Liberty Media is an indirect wholly owned subsidiary of AT&T. It's former parent, Tele-Communications, Inc ("TCI"), was acquired by AT&T by merger in March 1999. Liberty Media and its subsidiaries constitute substantially all of the businesses and assets of the Liberty Media Group. Liberty Media Group Class A ("LMGA") and Class B ("LMGB") Common Stock are tracking stocks of AT&T that are intended to reflect the economic performance of the Liberty Media Group. (See Note 9)
Basis of Presentation.
Due to the level of ownership of the Company obtained by Liberty Media as a result of the merger as discussed above, and the contribution of Four Media Company ("4MC") to Livewire, Liberty Media has applied "push down" accounting and transferred to the Company the fair value adjustments relating to the assets of Todd-AO at June 9, 2000. The assets and liabilities of 4MC have been recorded at Liberty Media's historical value including fair value adjustments resulting from the acquisition of 4MC by Liberty Media.
The accompanying unaudited condensed financial statements have been prepared in accordance with generally accepted accounting principles for interim financial information. Accordingly, they do not include all of the information and footnotes required by generally accepted accounting principles for complete financial statements. The condensed consolidated financial statements for the three and six months ended May 31, 2000 represent the consolidated financial condition and results of operations of Todd-AO before the acquisition by Liberty Media. For further information, refer to the consolidated financial statements and footnotes thereto included in the Company's annual report on Form 10-K for the year ended December 31, 2000 as amended by Amendment No. 1 on Form 10-K/A filed on April 30, 2001.
The condensed consolidated financial statements include the Company and its wholly owned subsidiaries. All significant inter-company accounts and transactions have been eliminated in consolidation. In the opinion of management for the Company, all adjustments (consisting of only normal recurring accruals) considered necessary for a fair presentation have been included.
Certain reclassifications have been made to the prior periods' condensed consolidated financial statements to conform to the current period's presentation.
8
2. Acquisitions
On January 5, 2001, Livewire entered into an Ownership Interest Purchase Agreement (the "Purchase Agreement") with ANS Acquisition Sub, Inc. ("ANS"), a direct, wholly owned subsidiary of Livewire, and Ascent Entertainment Group, Inc. ("AEG"). Liberty Media is the sole stockholder of AEG. Pursuant to the Purchase Agreement, on January 5, 2001, (i) Ascent Network Services, a division of AEG, contributed all of its assets to Livewire Network Services, LLC ("LNS"), a direct, wholly owned subsidiary of AEG, (ii) ANS purchased a 1% ownership interest in LNS from AEG in exchange for $300,000 in cash, and (iii) ANS and AEG entered into the Operating Agreement of LNS (the "Operating Agreement").

Excerpted data:
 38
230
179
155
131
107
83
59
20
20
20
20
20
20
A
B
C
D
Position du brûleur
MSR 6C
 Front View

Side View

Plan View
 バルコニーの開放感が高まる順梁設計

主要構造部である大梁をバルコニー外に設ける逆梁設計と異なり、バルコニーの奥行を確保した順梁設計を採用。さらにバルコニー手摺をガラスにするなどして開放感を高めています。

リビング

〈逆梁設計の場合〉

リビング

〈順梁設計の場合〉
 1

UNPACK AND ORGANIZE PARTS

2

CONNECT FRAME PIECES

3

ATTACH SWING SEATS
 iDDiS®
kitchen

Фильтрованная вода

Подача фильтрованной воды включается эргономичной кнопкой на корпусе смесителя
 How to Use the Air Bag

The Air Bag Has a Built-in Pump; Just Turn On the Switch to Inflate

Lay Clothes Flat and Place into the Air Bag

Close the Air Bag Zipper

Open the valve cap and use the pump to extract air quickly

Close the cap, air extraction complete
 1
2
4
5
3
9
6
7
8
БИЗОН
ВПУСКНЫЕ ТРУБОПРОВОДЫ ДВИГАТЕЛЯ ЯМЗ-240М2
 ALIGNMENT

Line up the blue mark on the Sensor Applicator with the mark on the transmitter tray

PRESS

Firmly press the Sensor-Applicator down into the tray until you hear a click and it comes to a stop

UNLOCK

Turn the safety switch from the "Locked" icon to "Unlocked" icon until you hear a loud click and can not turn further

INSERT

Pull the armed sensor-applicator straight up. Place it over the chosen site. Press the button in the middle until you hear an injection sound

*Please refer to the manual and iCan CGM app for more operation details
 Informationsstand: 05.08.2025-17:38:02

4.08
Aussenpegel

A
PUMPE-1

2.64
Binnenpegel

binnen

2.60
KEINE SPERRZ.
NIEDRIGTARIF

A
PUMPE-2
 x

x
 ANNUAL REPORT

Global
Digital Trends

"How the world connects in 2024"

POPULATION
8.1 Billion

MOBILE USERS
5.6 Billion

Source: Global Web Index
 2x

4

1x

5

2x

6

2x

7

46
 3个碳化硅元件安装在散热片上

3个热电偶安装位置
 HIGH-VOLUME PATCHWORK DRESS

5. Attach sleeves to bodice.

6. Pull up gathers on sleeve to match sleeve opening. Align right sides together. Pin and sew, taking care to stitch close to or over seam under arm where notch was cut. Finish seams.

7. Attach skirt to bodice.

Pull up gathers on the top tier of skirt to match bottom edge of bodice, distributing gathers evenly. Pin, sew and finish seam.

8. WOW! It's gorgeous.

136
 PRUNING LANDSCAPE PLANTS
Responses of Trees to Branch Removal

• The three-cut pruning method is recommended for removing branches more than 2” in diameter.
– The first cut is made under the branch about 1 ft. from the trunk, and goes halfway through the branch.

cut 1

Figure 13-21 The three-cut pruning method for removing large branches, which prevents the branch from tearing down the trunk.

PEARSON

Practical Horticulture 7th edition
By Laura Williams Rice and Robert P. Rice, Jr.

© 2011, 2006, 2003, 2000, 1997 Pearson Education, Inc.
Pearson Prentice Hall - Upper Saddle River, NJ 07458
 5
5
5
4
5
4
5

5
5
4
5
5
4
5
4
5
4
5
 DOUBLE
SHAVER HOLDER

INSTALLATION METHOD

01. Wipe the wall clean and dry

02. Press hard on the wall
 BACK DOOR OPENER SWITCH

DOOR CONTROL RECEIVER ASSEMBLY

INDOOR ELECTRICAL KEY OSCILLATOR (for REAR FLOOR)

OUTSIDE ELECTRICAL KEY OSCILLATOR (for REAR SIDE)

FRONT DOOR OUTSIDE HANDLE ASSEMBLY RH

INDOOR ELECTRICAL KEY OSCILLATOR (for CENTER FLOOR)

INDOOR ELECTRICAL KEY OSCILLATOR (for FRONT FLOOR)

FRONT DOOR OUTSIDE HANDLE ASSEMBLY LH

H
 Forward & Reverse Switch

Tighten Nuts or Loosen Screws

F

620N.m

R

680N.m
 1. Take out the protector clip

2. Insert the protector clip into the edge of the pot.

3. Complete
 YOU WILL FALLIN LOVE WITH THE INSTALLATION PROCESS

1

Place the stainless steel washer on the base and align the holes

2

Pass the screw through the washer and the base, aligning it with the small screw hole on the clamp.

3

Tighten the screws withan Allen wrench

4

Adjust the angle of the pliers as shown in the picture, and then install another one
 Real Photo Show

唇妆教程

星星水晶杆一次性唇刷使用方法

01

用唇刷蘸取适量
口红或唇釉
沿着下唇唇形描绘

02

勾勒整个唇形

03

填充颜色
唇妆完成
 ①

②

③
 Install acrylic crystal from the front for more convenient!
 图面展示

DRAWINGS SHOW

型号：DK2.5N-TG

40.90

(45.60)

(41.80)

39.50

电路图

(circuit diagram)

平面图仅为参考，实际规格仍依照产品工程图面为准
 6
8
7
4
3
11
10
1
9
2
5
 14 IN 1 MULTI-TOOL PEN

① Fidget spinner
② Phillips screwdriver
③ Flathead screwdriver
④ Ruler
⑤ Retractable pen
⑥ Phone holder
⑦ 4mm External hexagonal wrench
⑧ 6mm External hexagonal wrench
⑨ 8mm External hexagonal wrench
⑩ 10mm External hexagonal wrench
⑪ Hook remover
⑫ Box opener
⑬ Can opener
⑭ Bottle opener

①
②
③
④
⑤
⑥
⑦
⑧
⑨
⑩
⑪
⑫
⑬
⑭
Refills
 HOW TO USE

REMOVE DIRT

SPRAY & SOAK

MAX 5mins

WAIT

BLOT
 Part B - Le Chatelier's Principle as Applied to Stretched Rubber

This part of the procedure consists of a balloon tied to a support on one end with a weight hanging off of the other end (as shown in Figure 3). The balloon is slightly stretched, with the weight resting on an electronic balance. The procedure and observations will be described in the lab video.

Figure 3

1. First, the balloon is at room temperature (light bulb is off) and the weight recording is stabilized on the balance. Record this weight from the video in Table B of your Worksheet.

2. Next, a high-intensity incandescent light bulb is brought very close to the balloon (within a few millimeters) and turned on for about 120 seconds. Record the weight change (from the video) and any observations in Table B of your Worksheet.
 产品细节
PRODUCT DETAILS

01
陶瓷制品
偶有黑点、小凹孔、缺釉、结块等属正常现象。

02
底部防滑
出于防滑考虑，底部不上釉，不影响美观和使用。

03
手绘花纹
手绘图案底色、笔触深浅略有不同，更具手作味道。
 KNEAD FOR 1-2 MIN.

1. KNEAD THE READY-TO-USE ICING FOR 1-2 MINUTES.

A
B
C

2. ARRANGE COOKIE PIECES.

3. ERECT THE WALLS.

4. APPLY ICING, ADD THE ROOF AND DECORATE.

Exercise details: Pick up the notes on Livewire's financial statements and acquisitions right after their last sentence and keep writing.

Reply:
Under the Operating Agreement, ANS is appointed as manager of LNS. The Operating Agreement also contains a put-call provision, pursuant to which ANS may elect to purchase from AEG, or AEG may elect to sell to ANS, at certain times during the 2001 calendar year, the remaining 99% of the ownership interests of LNS owned by AEG (the "Put-Call"). The purchase price under the Put-Call will be payable in cash and will total $29.7 million plus an additional return on that amount accrued at the annual rate of 10% from the date of the Purchase Agreement to the date of acquisition of the 99% interest.
On February 1, 2001, the Company acquired substantially all of the U.S. assets of the business unit known as Group W Network Services and 100% of the outstanding capital stock of Asia Broadcast Centre Pte., Ltd. and Group W Yarra Broadcast Pte., Ltd. (collectively "GWNS") for $107.9 million in cash, subject to certain post-closing purchase price adjustments, from Viacom, Inc. The consideration was allocated based on the preliminary fair values of the assets and liabilities acquired with the excess consideration of $63.0 million recorded as goodwill. Livewire financed the acquisition with debt from the Liberty Subordinated Credit Agreement in the amount of $82 million, borrowings from Liberty Media evidenced by additional non-convertible subordinated notes in the aggregate amount of $13.8 million and an additional $13.4 million from the Company's revolving credit facility. GWNS, with operations in Stamford, CT, Minneapolis, MN and Singapore is a leading technical service provider in the broadcast industry, providing a wide array of program channel origination, studio production, post production, graphics and satellite transmission services to both domestic and international broadcasters.
The acquisition of GWNS was accounted for under the purchase method of accounting. The Company is currently in the process of obtaining additional information, including appraisals, in order to finalize the purchase price and purchase price allocation. The following unaudited pro forma consolidated financial information for the six months ended June 30, 2001 and May 31, 2000 is presented as if all of the acquisitions made by the Company subsequent to December 1, 1999 had occurred on December 1, 1999. Pro forma adjustments are primarily for amortization of goodwill, depreciation adjustments, interest expense on borrowings in connection with the acquisition, and income taxes. No pro forma adjustments have been included for the pre-acquisition time periods for potential fluctuations in the liability recorded for the stock appreciation rights granted in the 4MC acquisition, including effects of market fluctuations or estimates of exercises.
(Amounts in thousands)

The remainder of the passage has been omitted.